# Work to be completed
Reproduce word for word the passage of the forum thread on Aires etiquette starting at "# Aires Etiquette" and ending at "at the machine.".

# Document section
=-=-=-=-=

# Aires Etiquette



## gaznic (May 20, 2009)

Last year i used an Aire for the first time. The Aire in question is in Cap D'Agde in the south of france. I only used it to park for an hour or so while we walked around the harbour. I wasn't sure what to do so i paid the 10 euros at the machine. 

We are back in the area again in a few weeks and am still not sure of the proper etiquette when it comes to using Aires.

By the way its not that we have anything against Aires is just that having teenagers in tow. We tend to use the big commercial sites at the moment. 

If any one can suggest a better place to park in Cap D'Agde and anywhere in Beziers i would be grateful.

Thanks Gaz

8O


----------



## geraldandannie (Jun 4, 2006)

Hi Gaz

Our campsite database has about a dozen spots in the Beziers general area.

You can navigate there using the map:

http://www.motorhomefacts.com/modules.php?name=Campsites&file=map

Gerald

_Edit: I've just noticed you're not a subscriber. I think the campsite database is only available to subscribers (£10 / yr , click http://www.motorhomefacts.com/subs.html ) _

Gerald


----------



## fatbuddha (Aug 7, 2006)

=-=-=-=-=

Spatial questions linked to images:
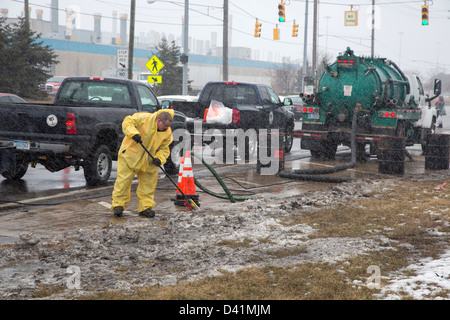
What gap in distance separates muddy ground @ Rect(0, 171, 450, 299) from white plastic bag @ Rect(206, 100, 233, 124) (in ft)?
20.5

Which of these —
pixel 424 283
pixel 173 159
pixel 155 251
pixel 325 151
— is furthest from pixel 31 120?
pixel 325 151

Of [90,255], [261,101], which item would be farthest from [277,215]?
[261,101]

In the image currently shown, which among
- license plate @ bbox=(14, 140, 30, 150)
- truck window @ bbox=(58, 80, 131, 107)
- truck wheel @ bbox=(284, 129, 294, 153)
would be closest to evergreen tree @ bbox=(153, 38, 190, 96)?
truck wheel @ bbox=(284, 129, 294, 153)

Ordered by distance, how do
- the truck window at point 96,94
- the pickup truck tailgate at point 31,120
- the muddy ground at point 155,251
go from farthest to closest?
the truck window at point 96,94, the pickup truck tailgate at point 31,120, the muddy ground at point 155,251

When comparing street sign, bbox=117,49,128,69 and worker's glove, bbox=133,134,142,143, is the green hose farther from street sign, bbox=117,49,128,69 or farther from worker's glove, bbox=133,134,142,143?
street sign, bbox=117,49,128,69

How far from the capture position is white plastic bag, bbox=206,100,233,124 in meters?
14.7

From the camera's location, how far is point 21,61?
32594 millimetres

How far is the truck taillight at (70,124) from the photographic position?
10.2 metres

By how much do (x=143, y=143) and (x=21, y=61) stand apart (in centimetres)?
2672

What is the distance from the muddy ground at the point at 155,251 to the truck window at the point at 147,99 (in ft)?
13.2

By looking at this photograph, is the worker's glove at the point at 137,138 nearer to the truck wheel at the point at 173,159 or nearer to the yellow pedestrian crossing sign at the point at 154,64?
the truck wheel at the point at 173,159

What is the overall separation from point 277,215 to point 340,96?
8.84 meters

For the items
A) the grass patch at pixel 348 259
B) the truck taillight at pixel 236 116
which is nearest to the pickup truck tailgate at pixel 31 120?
the grass patch at pixel 348 259

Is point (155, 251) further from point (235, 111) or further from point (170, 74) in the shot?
point (170, 74)
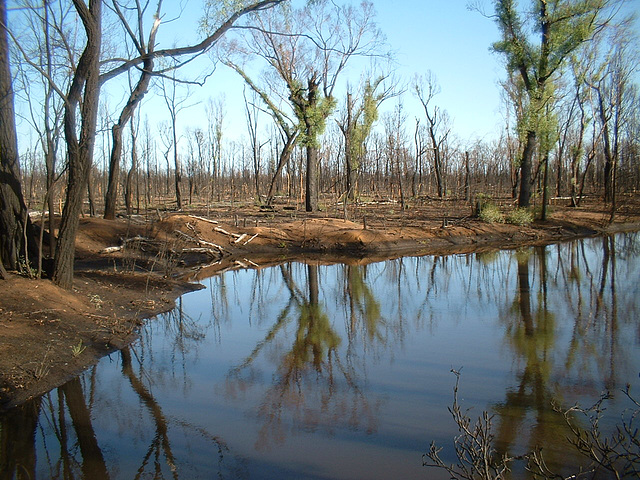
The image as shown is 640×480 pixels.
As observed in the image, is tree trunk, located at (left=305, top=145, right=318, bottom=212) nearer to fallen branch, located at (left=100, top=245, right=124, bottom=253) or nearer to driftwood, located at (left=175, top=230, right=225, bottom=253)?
driftwood, located at (left=175, top=230, right=225, bottom=253)

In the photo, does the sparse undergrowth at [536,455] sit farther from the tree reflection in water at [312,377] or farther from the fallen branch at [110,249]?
the fallen branch at [110,249]

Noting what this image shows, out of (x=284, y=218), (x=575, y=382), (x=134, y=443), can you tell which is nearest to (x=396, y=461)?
(x=134, y=443)

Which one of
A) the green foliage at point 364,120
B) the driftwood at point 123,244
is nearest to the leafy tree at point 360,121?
the green foliage at point 364,120

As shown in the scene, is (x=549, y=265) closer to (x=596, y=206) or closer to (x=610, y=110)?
(x=596, y=206)

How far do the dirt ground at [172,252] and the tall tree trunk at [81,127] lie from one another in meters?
0.79

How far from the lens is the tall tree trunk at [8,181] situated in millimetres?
9531

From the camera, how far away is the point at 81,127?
9.46m

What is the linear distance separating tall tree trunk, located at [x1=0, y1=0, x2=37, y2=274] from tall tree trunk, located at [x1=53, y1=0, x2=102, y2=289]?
2.21 feet

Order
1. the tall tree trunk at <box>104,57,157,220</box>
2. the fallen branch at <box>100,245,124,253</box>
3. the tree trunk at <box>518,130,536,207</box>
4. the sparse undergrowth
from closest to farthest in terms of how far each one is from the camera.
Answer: the sparse undergrowth
the tall tree trunk at <box>104,57,157,220</box>
the fallen branch at <box>100,245,124,253</box>
the tree trunk at <box>518,130,536,207</box>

=-=-=-=-=

# Exercise answer
# Aires Etiquette



## gaznic (May 20, 2009)

Last year i used an Aire for the first time. The Aire in question is in Cap D'Agde in the south of france. I only used it to park for an hour or so while we walked around the harbour. I wasn't sure what to do so i paid the 10 euros at the machine.